WHAT YOU NEED TO DO:
1/ According to the text on advance tax credit financing, what do lenders take as collateral when they advance funds to a Taxpayer?
2/ Copy word for word the part of the text on advance tax credit financing from "Tax Credit Assistance" to "production and post-production.".
3/ Sum up the text on advance tax credit financing in two sentences.

READING TEXT:
──────────
Summary

From a cash flow perspective, many corporations in need of liquidities cannot afford to wait until the end of the fiscal year to receive payment of refundable tax credits. To remedy this issue, some lenders offer an advance on funds in the form of a loan to an eligible taxpaying corporation (Taxpayer). These lenders take security on the Taxpayer’s future tax credits as collateral (Advance Tax Credit Financing). In this article, we will explore Advance Tax Credit Financing in Québec, with particular emphasis on tax credits for scientific research and development (SR&D), and the tax credits for film or video production and post-production services.

Tax Credit Assistance in Canada With a Focus on Québec

Taxpayers who carry out certain designated economic activities may qualify for government support in the form of refundable tax credits. These designated economic activities include, among others: research and development, market diversification in the manufacturing industry, e-business solutions, design, publishing, and film production and post-production.
──────────
MATERIAL PROVIDED:
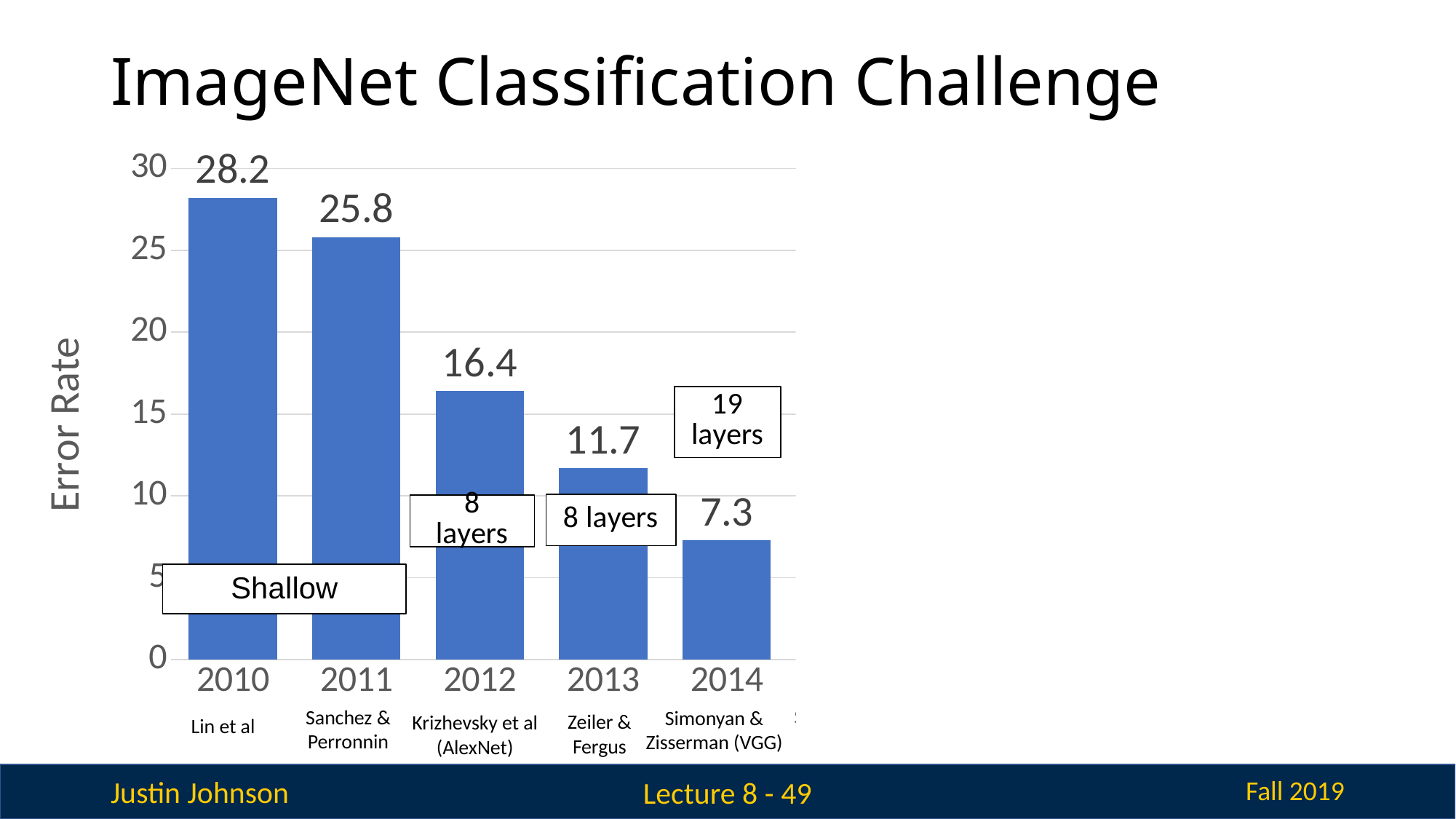
Which year has the highest error rate? 2010 What is the difference in error rate between 2010 and 2011? 2.4 Do the error rates rise or fall from 2010 to 2014? fall What is the error rate for 2014? 7.3 What kind of chart is shown? bar chart Is the error rate for 2013 greater or less than 10? greater Which has a higher error rate, 2011 or 2013? 2011 What is the error rate for 2012? 16.4 What is the difference in error rate between 2012 and 2013? 4.7 Which year has the lowest error rate? 2014 What is the error rate for 2010? 28.2 How many years are shown on the x axis? 5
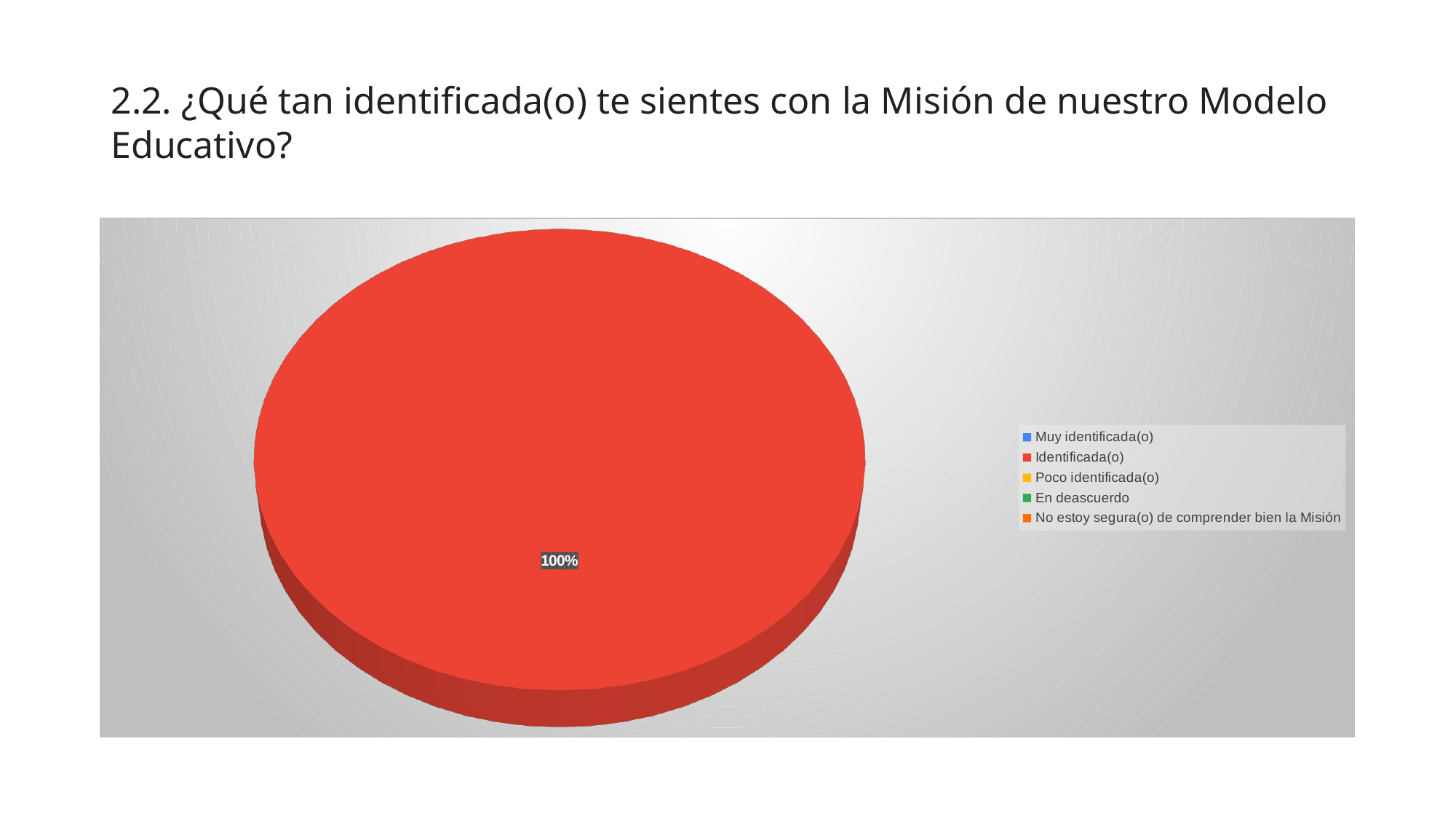
Which is larger, the share for "Identificada(o)" or the share for "Muy identificada(o)"? Identificada(o) What share of the pie does the "Identificada(o)" slice take? 100% Is the share for "Identificada(o)" greater or less than 50%? greater How many categories does the legend list? 5 Which colour represents "Identificada(o)" in the legend? Red What is the last entry listed in the legend? No estoy segura(o) de comprender bien la Misión Which category accounts for the entire pie? Identificada(o) What is the data label printed on the pie slice? 100% What kind of chart is shown on the slide? Pie chart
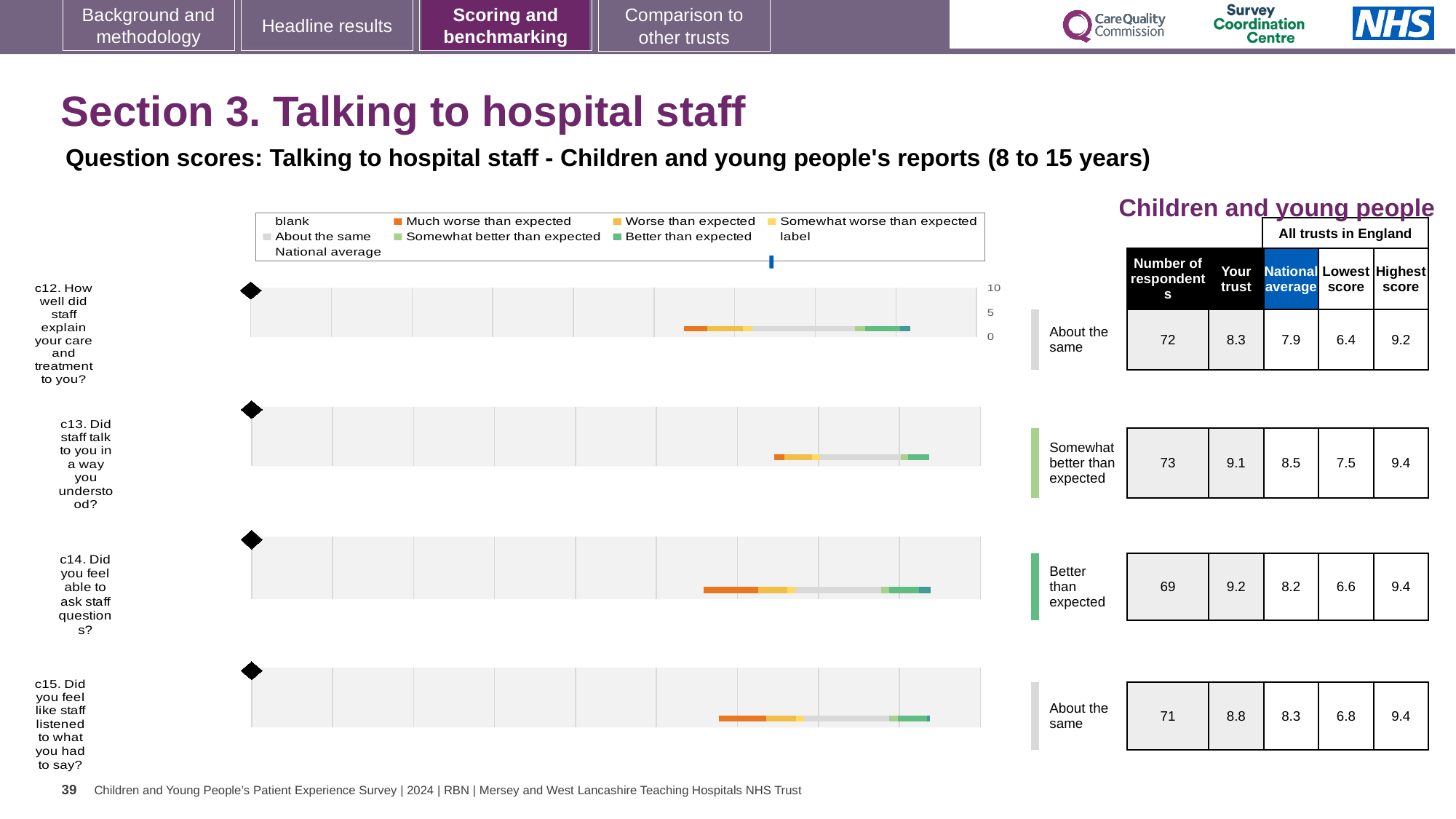
What is the national average score for c13 (Did staff talk to you in a way you understood?)? 8.5 Which question has the lowest 'Your trust' score? c12. How well did staff explain your care and treatment to you? How many questions (c12 to c15) are plotted on the slide? 4 Which question has the highest 'Your trust' score? c14. Did you feel able to ask staff questions? For c13, which is larger: the 'Your trust' score or the national average? Your trust What kind of chart is used for the question scores on this slide? bar chart What is the 'Your trust' score for c12 (How well did staff explain your care and treatment to you?)? 8.3 What is the number of respondents for c14 (Did you feel able to ask staff questions?)? 69 What benchmark category is shown for c14 (Did you feel able to ask staff questions?)? Better than expected What colour does the legend use for 'Much worse than expected'? orange What is the highest score across all trusts in England for c15 (Did you feel like staff listened to what you had to say?)? 9.4 What is the difference between the 'Your trust' score and the national average for c12? 0.4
──────────
SOLUTIONS BY TASK:
1/ They take security on the Taxpayer's future tax credits.

2/
Tax Credit Assistance in Canada With a Focus on Québec

Taxpayers who carry out certain designated economic activities may qualify for government support in the form of refundable tax credits. These designated economic activities include, among others: research and development, market diversification in the manufacturing industry, e-business solutions, design, publishing, and film production and post-production.

3/ Because many corporations short on liquidity cannot wait until the end of the fiscal year for refundable tax credits, some lenders advance funds as a loan secured by the Taxpayer's future tax credits, and the article explores this financing in Québec. Taxpayers carrying out designated economic activities, such as research and development, design, publishing, and film production and post-production, may qualify for government support through refundable tax credits.